When enabled, Credential Guard moves credential storage from LSASS to an isolated process (LSAISO.exe
) in VTL1, communicating with LSASS in VTL0. This prevents tools like Mimikatz, operating in VTL0, from accessing credential data. Introduced in Windows 10 and Server 2016, it is now enabled by default on modern Windows installations, though older systems may have it disabled.
Credential Guard is only designed to protect non-local users. This means that we are still able to obtain NTLM hashes for the local users on the target machine.
If we perform a attack, and Credential Guard is enabled, we won't be able to get the domain's Administrator
hash, even if we know that the domain Administrator
has logged into the target host. This is because we cannot obtain the cached hashes as the LSASS
process only has access to this information after it has been encrypted by the LSAISO
process.
To bypass Credential Guard, attackers intercept credentials during login instead of retrieving cached ones.
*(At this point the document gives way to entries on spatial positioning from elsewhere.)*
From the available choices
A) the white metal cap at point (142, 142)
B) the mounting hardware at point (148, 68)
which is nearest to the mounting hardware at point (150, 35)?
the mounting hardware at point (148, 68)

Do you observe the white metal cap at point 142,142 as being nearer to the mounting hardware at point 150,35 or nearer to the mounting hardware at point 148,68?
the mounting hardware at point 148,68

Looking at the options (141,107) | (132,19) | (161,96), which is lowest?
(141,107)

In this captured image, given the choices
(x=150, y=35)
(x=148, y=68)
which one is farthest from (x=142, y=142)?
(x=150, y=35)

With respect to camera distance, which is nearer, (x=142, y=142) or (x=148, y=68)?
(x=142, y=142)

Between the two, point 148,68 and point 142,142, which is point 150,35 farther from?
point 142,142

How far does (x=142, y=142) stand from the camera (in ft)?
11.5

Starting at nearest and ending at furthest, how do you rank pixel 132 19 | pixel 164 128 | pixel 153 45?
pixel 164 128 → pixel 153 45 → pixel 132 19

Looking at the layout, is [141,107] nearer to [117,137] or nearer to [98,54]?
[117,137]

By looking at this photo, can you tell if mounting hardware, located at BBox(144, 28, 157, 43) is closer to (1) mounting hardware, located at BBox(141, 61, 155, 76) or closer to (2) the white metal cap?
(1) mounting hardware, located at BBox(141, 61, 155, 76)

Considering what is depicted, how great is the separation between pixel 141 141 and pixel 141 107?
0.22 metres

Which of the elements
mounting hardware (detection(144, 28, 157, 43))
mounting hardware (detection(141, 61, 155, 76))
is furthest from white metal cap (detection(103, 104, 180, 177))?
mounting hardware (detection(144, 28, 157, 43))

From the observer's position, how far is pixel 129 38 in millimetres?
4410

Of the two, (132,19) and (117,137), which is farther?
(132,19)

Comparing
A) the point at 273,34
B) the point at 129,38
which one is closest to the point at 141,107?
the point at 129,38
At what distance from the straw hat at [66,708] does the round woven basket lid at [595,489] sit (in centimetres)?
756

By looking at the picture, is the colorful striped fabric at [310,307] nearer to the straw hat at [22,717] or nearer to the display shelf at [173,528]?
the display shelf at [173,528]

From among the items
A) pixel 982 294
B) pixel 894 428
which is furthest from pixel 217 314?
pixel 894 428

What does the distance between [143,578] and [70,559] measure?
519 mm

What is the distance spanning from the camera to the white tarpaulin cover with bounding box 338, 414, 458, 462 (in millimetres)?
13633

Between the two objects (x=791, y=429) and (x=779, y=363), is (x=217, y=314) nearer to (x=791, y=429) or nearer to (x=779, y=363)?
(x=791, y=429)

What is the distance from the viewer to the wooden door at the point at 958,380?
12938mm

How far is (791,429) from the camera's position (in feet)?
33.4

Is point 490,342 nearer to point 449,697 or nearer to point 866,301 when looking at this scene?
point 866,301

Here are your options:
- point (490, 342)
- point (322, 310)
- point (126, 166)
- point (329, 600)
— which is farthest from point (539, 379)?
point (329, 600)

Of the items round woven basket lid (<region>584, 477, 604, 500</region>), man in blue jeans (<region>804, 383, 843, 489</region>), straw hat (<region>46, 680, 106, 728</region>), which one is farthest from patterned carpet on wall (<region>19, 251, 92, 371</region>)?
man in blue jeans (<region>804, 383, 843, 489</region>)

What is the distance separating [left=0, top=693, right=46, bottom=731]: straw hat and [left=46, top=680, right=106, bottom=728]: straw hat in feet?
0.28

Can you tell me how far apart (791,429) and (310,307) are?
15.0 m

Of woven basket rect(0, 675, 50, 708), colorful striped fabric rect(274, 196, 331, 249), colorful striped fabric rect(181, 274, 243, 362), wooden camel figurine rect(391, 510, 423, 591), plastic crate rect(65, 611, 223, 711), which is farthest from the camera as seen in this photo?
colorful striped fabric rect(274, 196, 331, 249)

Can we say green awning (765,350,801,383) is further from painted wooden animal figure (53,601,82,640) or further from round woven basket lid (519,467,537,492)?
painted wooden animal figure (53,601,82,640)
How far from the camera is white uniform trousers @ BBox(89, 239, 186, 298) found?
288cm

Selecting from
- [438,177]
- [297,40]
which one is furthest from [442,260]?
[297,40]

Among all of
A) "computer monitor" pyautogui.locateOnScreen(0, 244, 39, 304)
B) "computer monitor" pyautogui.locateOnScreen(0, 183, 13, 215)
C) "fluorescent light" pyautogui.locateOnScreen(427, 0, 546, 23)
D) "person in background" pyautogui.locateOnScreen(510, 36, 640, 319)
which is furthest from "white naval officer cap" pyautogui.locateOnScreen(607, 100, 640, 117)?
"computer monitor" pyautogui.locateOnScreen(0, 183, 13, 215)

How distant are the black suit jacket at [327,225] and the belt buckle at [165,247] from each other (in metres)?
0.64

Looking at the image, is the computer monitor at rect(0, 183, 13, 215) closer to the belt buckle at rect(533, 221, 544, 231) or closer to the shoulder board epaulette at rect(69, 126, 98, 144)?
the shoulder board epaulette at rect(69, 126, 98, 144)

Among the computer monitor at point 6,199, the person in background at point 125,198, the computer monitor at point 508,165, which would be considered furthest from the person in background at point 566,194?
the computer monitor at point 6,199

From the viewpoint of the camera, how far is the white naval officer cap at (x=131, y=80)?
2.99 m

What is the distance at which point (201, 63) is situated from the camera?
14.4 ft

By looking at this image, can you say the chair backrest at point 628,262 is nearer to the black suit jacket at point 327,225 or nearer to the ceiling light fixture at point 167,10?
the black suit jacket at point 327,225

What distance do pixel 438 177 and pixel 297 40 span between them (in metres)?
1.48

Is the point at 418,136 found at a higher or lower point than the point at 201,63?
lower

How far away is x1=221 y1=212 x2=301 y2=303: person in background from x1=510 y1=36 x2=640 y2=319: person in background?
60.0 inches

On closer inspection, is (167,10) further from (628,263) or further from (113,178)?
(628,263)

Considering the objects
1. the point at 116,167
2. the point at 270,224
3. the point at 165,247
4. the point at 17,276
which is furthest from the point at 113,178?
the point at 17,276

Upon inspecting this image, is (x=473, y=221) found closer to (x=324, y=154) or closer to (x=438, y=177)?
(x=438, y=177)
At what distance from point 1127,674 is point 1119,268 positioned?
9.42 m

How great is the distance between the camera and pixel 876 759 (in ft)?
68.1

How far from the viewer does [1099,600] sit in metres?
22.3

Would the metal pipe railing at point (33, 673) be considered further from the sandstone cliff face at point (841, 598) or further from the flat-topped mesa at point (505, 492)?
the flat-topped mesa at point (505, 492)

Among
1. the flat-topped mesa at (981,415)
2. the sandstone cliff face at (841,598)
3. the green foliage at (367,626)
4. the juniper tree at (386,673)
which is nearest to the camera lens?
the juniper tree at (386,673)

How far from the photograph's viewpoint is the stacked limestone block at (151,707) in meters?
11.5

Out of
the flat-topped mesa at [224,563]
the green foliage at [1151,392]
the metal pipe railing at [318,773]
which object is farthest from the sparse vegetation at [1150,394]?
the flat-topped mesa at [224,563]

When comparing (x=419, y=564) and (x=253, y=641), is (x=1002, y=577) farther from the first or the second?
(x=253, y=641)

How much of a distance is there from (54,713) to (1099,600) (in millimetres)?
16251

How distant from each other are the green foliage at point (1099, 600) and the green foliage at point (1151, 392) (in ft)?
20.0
Windows authentication uses the Security Support Provider Interface (SSPI) with providers like Kerberos and NTLM. By registering a malicious SSP via the registry or injecting it into LSASS, attackers can capture plaintext credentials as they pass through SSPI. Mimikatz’s memssp
module automates this by injecting an SSP into LSASS memory, capturing credentials without writing files to disk.
At this point, when another user remotely connects to the machine their credentials will be captured.